In June 2000, US President Bill Clinton and British Prime Minister Tony Blair unveiled what amounted to a "rough draft" of the deciphered complex makeup of human genetics, an essential milestone to cracking the genetic code that makes up human life.
Work on the mapping of the human genome, whose completion was announced in April 2003, was heavily dependent on advanced computing for the data intensive task of mapping the sequence of 3 billion base gene pairs in humans.
Ironically, getting that genetic data into the hands of biomedical researchers has created another major computer quandary: the need for even more advanced systems that can keep up with an increasing number of disease subcategories being discovered through genetic research.
The US National Cancer Institute took on the task of addressing that issue in 2003 by launching what it calls the largest IT project in the history of biomedical research. The NCI created what is, in essence, a world wide web of cancer research.
The new Cancer Biomedical Informatics Grid, or caBIG, promises to help researchers, physicians and patients to better share more-detailed information about diseases and thus speed the development of new drugs and treatments for them.
The government-funded effort cost about US$20 million a year, the NCI said.
To date, 42 of the institute's 63 national cancer centres are either linked to the caBIG grid or are installing the necessary infrastructure to participate. Many are already building applications that can be shared by members of the grid.
The need for wider data sharing became obvious as genetics research found more sub-categories of cancers that would require specific treatment methods.
Cancer researchers quickly saw the need to assemble as much information as possible to help in the development of new disease-specific treatment options. So, to broaden the number of data sources, the NCI has begun expanding the grid to include the community hospitals and physicians that treat 80 per cent of US cancer patients.
Interoperability
Project backers said that researchers decided early on to focus on improving interoperability rather than forcing research organisations to standardise on expensive new IT systems and software.

───

» Your assignment
From the passage on cancer research computing, list every number that gives a count, amount or share (leave out dates and years).

───

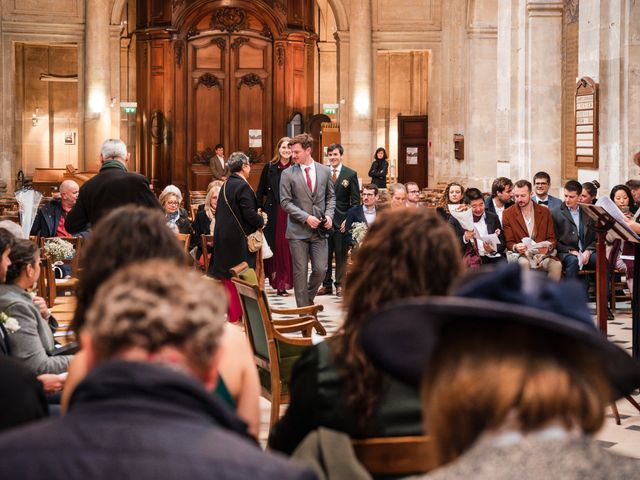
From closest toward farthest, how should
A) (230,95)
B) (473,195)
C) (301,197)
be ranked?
(301,197) < (473,195) < (230,95)

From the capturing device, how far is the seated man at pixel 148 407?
5.06 feet

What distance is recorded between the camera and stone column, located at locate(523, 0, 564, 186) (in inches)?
600

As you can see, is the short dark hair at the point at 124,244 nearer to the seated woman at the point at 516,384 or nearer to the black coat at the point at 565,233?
the seated woman at the point at 516,384

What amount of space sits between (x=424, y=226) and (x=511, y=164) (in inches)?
523

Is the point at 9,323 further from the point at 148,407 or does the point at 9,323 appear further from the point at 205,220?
the point at 205,220

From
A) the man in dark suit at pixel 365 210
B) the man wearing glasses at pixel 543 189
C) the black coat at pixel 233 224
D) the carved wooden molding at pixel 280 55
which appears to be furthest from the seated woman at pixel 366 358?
the carved wooden molding at pixel 280 55

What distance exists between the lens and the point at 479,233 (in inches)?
384

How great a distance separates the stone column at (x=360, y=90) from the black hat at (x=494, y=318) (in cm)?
2039

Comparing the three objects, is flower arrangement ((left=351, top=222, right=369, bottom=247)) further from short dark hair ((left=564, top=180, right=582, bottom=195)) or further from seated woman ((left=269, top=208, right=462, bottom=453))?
seated woman ((left=269, top=208, right=462, bottom=453))

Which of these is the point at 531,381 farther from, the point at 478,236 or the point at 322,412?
the point at 478,236

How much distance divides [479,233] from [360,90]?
1265cm

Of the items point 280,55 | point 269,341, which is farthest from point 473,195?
point 280,55

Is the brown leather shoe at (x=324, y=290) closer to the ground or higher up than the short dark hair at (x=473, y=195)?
closer to the ground

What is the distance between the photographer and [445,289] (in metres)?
2.96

───

» Worked solution
- 3 billion (base gene pairs in humans)
- US$20 million (the yearly cost of the effort)
- 42 (cancer centres linked to caBIG or installing the infrastructure)
- 63 (the institute's national cancer centres)
- 80 per cent (of US cancer patients, treated by community hospitals and physicians)